41st District Attorney of Los Angeles County
- In office December 4, 2000 – December 3, 2012
- Preceded by: Gil Garcetti
- Succeeded by: Jackie Lacey

Personal details
- Born: Stephen Lawrence Cooley May 1, 1947 (age 79) Los Angeles, California, U.S.
- Party: Republican
- Spouse: Jana Cooley ​(m. 1975)​
- Children: 2
- Education: California State University, Los Angeles USC Gould School of Law
- Occupation: Criminal prosecutor
- Website: www.stevecooley.com

= Steve Cooley =

American politician and prosecutor

Stephen Lawrence Cooley (born May 1, 1947) is an American politician and prosecutor. He was the Los Angeles County District Attorney from 2000 to 2012. Cooley was re-elected in 2004 and again in 2008.

In 2010, Cooley won the Republican nomination for California Attorney General against John C. Eastman and Tom Harman in the June 8 primary election. During the general election campaign, Cooley said he would defend Proposition 8, a 2008 ballot measure that banned same-sex marriages in California but was then being appealed in the federal courts. Cooley lost to the Democratic nominee, then-San Francisco District Attorney and future U.S. Senator and Vice President Kamala Harris in the November 2 general election, a close race, the results of which were not finalized until November 24, 2010.

==Early life and education==
The second of five children, Cooley was born at St. Vincent's Hospital (now St. Vincent's Medical Center) in Los Angeles. His father was an FBI agent and his mother a homemaker. Cooley attended Pater Noster High School in Los Angeles. At California State University, Los Angeles, Cooley served two terms as student body president and was selected for membership in Phi Kappa Phi. He was also a member of Zeta Beta Tau fraternity.

In 1970, he was commencement speaker for his graduating class. He entered the University of Southern California Law School and received his Juris Doctor in 1973. That same year he joined the Los Angeles County District Attorney's Office. Cooley served over seven years as a reserve police officer with LAPD and 27 years as prosecutor.
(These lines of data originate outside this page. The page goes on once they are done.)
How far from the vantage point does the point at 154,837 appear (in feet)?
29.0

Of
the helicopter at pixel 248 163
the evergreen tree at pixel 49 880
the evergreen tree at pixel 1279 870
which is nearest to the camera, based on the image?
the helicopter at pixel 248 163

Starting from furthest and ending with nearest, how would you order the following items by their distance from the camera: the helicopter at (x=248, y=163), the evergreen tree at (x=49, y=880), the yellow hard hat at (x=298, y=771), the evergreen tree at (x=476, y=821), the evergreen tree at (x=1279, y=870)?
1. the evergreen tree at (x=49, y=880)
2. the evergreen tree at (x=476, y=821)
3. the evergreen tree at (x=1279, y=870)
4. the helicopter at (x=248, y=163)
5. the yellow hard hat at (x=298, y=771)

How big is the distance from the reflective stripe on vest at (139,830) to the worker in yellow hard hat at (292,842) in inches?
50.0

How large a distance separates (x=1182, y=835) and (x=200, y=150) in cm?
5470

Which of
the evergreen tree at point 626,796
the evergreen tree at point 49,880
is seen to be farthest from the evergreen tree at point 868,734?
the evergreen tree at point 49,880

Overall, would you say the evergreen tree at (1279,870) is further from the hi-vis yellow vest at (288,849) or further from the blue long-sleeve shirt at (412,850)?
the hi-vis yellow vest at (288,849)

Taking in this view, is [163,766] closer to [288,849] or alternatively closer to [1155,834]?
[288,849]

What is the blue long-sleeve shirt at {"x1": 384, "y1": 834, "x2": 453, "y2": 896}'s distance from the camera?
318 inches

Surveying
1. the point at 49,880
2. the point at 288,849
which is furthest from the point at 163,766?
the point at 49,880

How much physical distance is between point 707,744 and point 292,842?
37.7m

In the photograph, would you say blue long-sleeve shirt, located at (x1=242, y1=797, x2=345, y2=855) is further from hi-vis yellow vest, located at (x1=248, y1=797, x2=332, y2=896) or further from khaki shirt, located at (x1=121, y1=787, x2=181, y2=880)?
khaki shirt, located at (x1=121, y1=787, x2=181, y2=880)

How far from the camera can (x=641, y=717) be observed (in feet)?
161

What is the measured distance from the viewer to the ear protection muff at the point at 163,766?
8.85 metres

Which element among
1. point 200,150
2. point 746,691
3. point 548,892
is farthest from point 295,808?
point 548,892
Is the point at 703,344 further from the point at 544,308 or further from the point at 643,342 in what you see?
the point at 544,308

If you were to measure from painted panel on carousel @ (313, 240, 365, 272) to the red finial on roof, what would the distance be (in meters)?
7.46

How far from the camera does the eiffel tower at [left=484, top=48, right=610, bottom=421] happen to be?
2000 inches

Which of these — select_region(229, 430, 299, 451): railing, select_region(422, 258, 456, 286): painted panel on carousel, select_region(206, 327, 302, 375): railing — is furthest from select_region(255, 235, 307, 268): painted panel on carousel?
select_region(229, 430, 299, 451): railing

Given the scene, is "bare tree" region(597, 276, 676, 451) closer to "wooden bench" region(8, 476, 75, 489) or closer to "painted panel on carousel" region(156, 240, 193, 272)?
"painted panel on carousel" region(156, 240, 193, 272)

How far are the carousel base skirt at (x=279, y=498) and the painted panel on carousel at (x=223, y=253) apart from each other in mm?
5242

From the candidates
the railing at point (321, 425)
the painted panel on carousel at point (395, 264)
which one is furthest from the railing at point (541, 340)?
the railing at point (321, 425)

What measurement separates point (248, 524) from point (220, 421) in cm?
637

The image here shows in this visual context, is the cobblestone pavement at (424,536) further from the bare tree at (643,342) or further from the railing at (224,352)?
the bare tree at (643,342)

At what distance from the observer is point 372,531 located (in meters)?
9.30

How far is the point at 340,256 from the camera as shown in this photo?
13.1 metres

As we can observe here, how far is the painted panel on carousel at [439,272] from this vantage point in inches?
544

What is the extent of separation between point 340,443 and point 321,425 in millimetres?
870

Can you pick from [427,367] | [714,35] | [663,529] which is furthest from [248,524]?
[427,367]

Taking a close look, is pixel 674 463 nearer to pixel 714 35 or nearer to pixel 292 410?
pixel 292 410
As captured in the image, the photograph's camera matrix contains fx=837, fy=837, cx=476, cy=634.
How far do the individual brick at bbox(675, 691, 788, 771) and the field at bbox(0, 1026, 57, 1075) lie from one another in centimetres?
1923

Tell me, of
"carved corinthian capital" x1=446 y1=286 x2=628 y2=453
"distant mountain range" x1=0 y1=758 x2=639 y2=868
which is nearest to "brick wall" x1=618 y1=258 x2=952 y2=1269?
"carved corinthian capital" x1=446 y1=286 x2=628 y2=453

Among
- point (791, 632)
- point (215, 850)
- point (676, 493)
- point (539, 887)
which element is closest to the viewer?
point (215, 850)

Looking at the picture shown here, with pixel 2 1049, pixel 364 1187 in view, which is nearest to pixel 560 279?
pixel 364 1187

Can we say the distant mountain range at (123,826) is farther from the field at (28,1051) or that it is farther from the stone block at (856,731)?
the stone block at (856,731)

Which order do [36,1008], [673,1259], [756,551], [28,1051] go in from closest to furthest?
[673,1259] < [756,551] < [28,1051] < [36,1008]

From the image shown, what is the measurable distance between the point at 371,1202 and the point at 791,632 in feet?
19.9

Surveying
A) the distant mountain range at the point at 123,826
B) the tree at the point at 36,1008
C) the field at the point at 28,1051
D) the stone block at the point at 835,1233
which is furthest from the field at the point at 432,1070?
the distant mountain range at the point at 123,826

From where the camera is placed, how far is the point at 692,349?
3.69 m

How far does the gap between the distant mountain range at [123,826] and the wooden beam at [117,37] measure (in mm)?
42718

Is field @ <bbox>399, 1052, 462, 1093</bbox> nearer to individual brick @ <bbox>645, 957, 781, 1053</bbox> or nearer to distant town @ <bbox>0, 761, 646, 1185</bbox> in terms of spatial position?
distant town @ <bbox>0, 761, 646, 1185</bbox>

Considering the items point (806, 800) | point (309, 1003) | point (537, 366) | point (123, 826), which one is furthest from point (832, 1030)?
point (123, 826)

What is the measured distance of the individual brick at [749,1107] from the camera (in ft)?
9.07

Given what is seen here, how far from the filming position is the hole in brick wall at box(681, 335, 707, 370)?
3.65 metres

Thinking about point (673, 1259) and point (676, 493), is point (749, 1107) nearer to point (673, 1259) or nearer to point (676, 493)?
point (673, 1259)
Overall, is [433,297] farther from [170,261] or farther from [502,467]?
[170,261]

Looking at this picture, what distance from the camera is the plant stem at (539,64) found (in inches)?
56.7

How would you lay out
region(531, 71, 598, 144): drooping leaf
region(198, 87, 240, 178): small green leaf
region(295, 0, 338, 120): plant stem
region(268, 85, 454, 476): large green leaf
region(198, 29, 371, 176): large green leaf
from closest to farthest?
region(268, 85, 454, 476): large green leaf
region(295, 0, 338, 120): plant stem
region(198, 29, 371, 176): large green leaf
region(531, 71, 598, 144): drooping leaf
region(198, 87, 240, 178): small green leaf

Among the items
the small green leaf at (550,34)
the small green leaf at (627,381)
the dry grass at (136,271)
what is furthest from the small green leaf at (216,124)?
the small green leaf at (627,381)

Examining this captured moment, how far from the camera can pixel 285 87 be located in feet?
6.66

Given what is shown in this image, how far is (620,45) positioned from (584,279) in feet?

==Los Angeles County District Attorney==
Cooley challenged two-term incumbent District Attorney Gil Garcetti in the 2000 election. Garcetti and Cooley had a longstanding personal and professional rivalry, going back to at least 1996 when Cooley supported Garcetti's opponent for re-election, John Lynch. Garcetti defeated Lynch by a margin of approximately 5,000 votes out of slightly more than 2.2 million votes. After the election, Garcetti demoted Cooley from a supervisory position to the county's obscure Welfare Fraud division. The move mirrored Garcetti's demotion as the chief deputy for the entire county in 1988 by then-incumbent Ira Reiner, which caused Garcetti to challenge his former mentor and defeat him in the 1992 general election.

Cooley upset Garcetti in a competitive three-person primary, taking 39 percent of the vote to Garcetti's 37, forcing the two into a runoff in the November general election. In the two-person runoff, Cooley defeated Garcetti 64 to 36 percent.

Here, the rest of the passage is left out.